Acts 9:5 “Who are You, Lord? ” he said. “I am Jesus, the One you are persecuting,” He replied.
Burden-bearers and suffer-sharers are life-givers.
Consider the term caregiver. My aunt is currently the caregiver for my grandmother. She gives to care and cares to give. But it goes a little deeper than that. Real caregiving is extending her life. Yes, the ambiguous use of the term “her” was intended. The care my aunt is giving certainly is extending my grandmother’s life. But the care being given is also an extension of my aunt’s life. My aunt is extending her life to my grandmother. And it’s more than lending it. She’s giving it. There is no way for my grandmother to pay it back. Simply put, burden-bearers and suffer-sharers are life-givers.
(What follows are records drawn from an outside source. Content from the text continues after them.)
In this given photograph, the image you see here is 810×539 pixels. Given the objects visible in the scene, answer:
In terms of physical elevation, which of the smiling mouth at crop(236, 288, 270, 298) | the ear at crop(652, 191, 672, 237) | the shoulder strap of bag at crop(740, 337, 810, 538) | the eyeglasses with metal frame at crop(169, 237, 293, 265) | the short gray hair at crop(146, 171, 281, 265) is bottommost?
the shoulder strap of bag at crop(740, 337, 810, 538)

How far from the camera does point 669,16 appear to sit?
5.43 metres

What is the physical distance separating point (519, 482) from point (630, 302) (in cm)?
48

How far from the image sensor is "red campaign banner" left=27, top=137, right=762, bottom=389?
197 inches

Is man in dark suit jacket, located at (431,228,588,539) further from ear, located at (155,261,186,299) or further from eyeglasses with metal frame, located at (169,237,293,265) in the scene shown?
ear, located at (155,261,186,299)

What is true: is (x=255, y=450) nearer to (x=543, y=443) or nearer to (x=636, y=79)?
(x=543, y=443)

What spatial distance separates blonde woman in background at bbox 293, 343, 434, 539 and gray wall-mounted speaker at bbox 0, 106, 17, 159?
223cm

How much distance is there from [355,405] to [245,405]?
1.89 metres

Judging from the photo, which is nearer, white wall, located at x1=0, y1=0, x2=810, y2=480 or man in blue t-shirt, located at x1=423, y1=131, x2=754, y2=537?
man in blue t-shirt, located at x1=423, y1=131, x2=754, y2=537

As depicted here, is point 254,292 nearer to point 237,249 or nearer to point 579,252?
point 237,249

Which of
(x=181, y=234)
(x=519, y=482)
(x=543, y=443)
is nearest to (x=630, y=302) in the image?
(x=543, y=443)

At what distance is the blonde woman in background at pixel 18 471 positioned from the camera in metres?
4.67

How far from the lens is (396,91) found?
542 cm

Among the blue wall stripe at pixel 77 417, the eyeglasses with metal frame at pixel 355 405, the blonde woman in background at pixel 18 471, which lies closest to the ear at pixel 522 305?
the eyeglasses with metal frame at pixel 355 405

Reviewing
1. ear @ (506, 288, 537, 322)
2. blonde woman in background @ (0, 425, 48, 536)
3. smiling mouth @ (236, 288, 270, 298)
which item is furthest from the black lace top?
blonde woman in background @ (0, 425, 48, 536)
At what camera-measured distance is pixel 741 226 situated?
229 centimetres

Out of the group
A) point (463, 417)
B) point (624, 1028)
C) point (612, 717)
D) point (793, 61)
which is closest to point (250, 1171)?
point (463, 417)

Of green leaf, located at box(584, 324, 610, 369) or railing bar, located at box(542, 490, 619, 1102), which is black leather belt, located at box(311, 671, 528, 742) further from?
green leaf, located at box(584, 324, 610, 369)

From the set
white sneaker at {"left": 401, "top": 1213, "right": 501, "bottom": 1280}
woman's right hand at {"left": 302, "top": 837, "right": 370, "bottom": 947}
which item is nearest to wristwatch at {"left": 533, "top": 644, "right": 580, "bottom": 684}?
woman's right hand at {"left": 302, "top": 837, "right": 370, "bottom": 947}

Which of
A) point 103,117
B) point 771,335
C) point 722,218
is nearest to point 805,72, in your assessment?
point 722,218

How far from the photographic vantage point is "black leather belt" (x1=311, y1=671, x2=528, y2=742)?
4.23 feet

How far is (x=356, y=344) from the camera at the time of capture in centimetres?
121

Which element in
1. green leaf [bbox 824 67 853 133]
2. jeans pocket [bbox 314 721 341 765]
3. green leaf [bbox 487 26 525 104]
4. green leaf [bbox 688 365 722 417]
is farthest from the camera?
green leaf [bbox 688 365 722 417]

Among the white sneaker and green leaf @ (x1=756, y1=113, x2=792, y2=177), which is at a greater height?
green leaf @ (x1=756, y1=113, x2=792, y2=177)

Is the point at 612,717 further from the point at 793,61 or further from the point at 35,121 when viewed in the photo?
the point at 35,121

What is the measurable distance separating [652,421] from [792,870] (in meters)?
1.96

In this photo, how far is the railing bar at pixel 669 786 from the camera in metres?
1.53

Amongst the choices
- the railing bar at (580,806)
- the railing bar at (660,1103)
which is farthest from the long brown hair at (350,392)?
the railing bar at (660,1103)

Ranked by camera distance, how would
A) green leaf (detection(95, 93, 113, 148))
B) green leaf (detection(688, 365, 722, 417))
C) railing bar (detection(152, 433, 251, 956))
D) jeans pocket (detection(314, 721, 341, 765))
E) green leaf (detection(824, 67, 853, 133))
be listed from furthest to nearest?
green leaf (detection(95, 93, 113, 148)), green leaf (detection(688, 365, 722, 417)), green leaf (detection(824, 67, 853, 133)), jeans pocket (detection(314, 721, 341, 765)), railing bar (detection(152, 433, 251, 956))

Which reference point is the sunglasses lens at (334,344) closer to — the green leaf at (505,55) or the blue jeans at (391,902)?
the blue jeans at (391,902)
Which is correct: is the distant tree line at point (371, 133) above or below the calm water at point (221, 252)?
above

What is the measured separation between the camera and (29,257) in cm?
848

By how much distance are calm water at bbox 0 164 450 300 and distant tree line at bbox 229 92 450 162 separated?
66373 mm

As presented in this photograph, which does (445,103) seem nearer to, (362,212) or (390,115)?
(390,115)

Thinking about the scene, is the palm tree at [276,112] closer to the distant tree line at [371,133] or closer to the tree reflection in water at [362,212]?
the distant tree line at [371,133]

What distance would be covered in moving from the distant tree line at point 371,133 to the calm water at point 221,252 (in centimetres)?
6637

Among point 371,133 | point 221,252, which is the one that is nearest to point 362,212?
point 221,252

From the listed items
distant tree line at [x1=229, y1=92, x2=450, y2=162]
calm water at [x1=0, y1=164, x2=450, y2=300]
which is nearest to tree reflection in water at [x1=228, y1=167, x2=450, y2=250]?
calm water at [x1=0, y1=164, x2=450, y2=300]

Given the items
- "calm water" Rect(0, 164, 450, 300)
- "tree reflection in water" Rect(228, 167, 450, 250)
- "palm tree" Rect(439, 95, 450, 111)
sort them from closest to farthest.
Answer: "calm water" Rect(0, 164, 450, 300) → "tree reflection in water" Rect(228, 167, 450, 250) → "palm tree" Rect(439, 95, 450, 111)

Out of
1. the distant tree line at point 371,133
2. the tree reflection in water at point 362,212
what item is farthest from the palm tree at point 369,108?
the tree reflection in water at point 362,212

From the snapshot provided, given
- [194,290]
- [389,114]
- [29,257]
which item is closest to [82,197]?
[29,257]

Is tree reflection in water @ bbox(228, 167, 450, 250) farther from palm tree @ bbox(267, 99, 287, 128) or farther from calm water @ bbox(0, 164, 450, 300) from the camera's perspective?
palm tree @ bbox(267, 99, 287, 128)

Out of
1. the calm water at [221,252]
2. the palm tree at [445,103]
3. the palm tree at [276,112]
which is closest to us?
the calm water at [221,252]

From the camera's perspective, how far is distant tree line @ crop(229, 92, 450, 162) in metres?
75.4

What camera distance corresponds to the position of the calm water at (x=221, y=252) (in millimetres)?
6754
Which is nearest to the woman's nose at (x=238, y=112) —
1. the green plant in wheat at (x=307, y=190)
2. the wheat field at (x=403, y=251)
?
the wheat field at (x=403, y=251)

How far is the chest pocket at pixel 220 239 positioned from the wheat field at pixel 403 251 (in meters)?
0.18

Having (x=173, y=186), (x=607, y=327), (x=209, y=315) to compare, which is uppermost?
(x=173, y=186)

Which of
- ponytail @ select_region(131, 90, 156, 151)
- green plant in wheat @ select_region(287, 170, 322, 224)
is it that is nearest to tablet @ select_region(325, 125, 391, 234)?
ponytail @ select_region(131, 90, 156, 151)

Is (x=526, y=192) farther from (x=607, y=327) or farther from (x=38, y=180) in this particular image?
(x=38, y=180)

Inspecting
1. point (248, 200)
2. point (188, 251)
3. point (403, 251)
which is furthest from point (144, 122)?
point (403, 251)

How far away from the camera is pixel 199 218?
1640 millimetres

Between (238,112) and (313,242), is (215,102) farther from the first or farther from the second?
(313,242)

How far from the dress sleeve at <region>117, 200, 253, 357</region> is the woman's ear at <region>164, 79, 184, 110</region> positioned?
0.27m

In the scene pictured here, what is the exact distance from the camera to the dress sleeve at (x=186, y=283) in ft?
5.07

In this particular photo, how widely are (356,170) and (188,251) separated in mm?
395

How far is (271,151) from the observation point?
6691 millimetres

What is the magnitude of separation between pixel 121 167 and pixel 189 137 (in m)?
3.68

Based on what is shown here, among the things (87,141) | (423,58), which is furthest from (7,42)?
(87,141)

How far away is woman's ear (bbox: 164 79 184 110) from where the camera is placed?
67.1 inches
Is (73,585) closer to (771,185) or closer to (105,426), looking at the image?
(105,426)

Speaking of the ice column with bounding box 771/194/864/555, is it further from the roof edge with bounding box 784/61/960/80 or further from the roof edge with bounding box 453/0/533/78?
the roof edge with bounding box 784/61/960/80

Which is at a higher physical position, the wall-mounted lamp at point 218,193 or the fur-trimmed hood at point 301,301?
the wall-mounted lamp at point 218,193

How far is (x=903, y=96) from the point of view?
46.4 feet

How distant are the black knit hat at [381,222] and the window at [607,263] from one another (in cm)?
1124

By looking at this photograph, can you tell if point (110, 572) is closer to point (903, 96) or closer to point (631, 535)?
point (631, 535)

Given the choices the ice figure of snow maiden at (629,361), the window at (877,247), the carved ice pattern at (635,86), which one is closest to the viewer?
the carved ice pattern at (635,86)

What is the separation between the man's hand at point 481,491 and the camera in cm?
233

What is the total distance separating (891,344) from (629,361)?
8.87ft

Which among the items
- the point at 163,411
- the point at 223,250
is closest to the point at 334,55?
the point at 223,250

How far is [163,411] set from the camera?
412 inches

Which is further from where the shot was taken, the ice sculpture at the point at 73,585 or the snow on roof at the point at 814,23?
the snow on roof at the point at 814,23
Jesus is the best in that category.
A study of this verse radiates that hope. Saul is on his way to Damascus to persecute Christians when he’s apprehended by Jesus. Jesus has already died, resurrected and ascended. He’s not there but His voice is clear, “I am Jesus, the one who you are persecuting.” Wait a second. Jesus isn’t on earth and Saul’s never even met Him. But he’s persecuting Him? Yes. And in that answer is the joyous truth that He is not removed from our plight. Whatever Paul was doing to Christ’s people, He was doing to Christ. Our affliction is His affliction. Our trial is His trial. Our suffering is shared.
When we “share the suffering of Christ” (1 Peter 4:13), we are not just enduring what He once suffered. We’re sharing what we currently suffer. And He endures it with us. He is the great suffer-sharer and burden-bearer. This word share is κοινωνέω koinōnṓ; to communicate, participate in, be a partaker of. It’s derived from koinōnía meaning to fellowship or share with.
There is fellowship with Christ in the sharing of our sufferings.
The proximity, frequency and intensity of fellowship have certainly increased between my aunt and grandmother. Shared suffering and fellowship rise together.
Whatever you’re going through, rejoice! If it’s sickness, He’s bearing it with you. If it’s poverty, He’s in it with you. If it’s heartbreak, He’s broken with you. But rejoice mostly in this: As the ultimate Caregiver burden-bears and suffer-shares, He does what all caregivers do; He extends His life to yours.